When one examines the Irish poetry world over the past 40 years, it is evident that one individual has done more than any other to channel a more modern Ireland, to develop Irish literature, to move poetry forward, to launch new and diverse voices, and to bring large and appreciative audiences to poetry, locally, nationally and internationally. That person is Jessie Lendennie.
Lendennie is a visionary, an outsider, an American, a woman, a bohemian living on the west coast as far away as is possible from the centres of power in the arts world. Her experience of working in 1970s London in the Poetry Society gave her an insight into the damage that could be done by conservative voices and dysfunctional power structures. After moving to Ireland in 1981 she met a poetry world which needed a shake up. She had a vision to make it more relevant and more representative.
It has been said that Irish poetry has an “inherited male tradition”. That statement – obviously – is incorrect. Women have always written and published, and a little research shows that Irish literature has often been more diverse than generally presumed. Early 20th-century Ireland had a large number of literary presses and, while male authors predominated, there was a significant amount of women also writing poetry, plays, fiction and criticism.
The latter half of the century brought a more traditional and conservative publishing climate. Dolmen Press was the pre-eminent literary publisher of poetry in Ireland from the 1950s until the late 1980s. In the 1960s and 1970s poets could also submit manuscripts to a number of small presses such as New Writers Press, Sáirséal agus Dill and Goldsmith, while mainstream presses such as Blackstaff and Gill occasionally published poetry.
Generally, male poets were chosen (though Mercier did publish Nuala Ní Dhomhnaill’s debut in 1981). The foundation by Peter Fallon of Tara Telephone and Gallery Press in 1970 was a major development with its distinctive classical, stylish and traditional volumes, though a gender imbalance was there from the beginning – in the 1970s alone over 30 male writers were published, and only one female (Eiléan Ní Chuilleanáin).

■ ACTION ITEM
Retype the piece on Jessie Lendennie and Irish poetry, starting at the words "Lendennie is a" and stopping after "and more representative.".

■ GIVEN INFORMATION
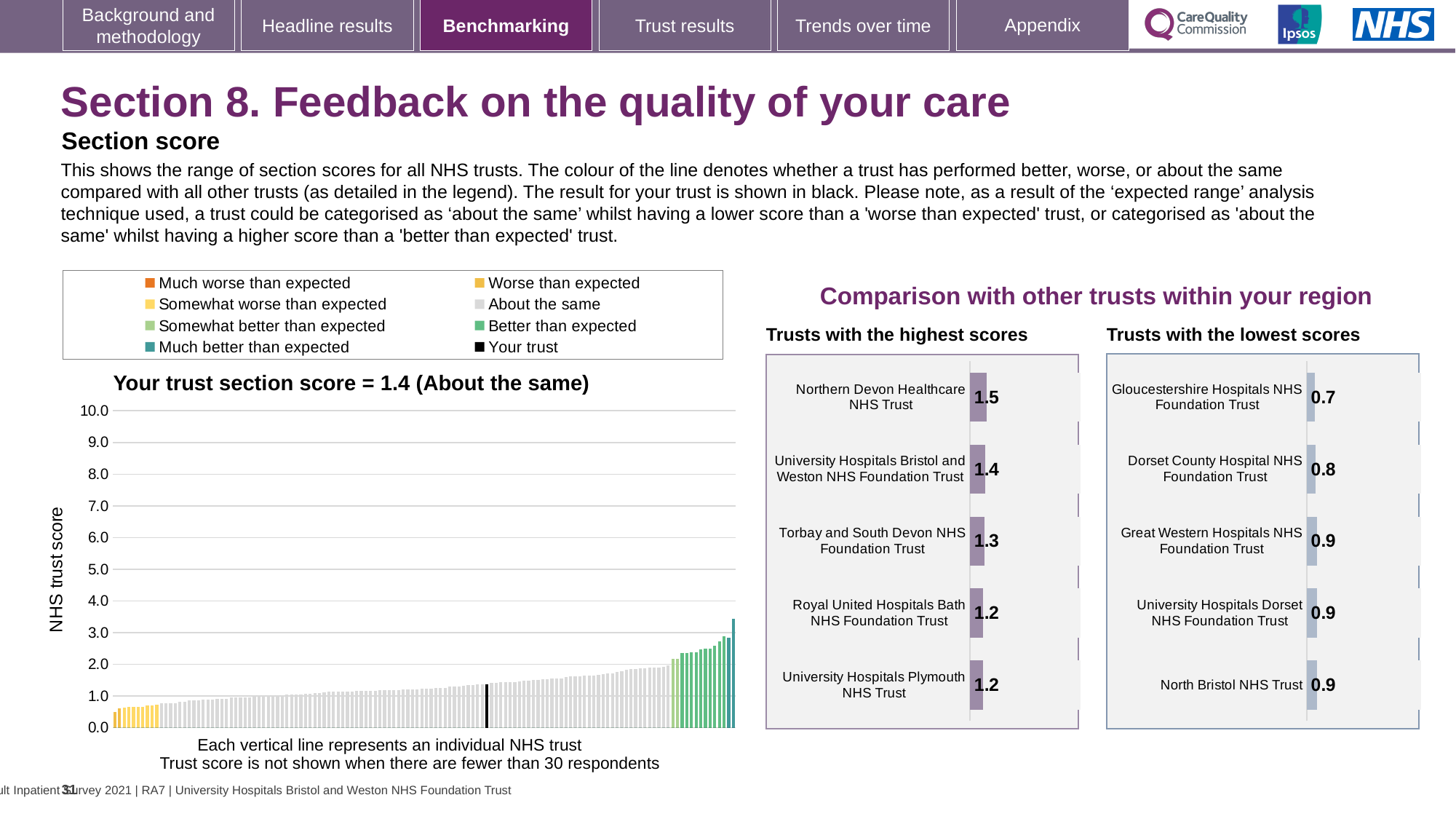
What kind of chart is the 'Your trust section score' chart? bar chart How many entries does the legend above the 'Your trust section score' chart list? 8 In the 'Trusts with the highest scores' chart, what is the difference between the scores of Northern Devon Healthcare NHS Trust and University Hospitals Plymouth NHS Trust? 0.3 In the 'Trusts with the lowest scores' chart, which has the larger score: Dorset County Hospital NHS Foundation Trust or North Bristol NHS Trust? North Bristol NHS Trust In the 'Your trust section score' chart, is the value of the tallest bar greater or less than 3.0? greater In the 'Trusts with the highest scores' chart, what is the score for Torbay and South Devon NHS Foundation Trust? 1.3 How many trusts are shown in the 'Trusts with the lowest scores' chart? 5 In the 'Trusts with the lowest scores' chart, which trust has the lowest score? Gloucestershire Hospitals NHS Foundation Trust In the 'Trusts with the highest scores' chart, which trust has the highest score? Northern Devon Healthcare NHS Trust In the 'Your trust section score' chart, do the trust scores rise or fall from left to right along the x axis? rise In the 'Your trust section score' chart, is the value of the black bar for your trust greater or less than 2.0? less In the 'Your trust section score' chart, what is the section score for your trust? 1.4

■ OUTPUT FOR THIS TASK
Lendennie is a visionary, an outsider, an American, a woman, a bohemian living on the west coast as far away as is possible from the centres of power in the arts world. Her experience of working in 1970s London in the Poetry Society gave her an insight into the damage that could be done by conservative voices and dysfunctional power structures. After moving to Ireland in 1981 she met a poetry world which needed a shake up. She had a vision to make it more relevant and more representative.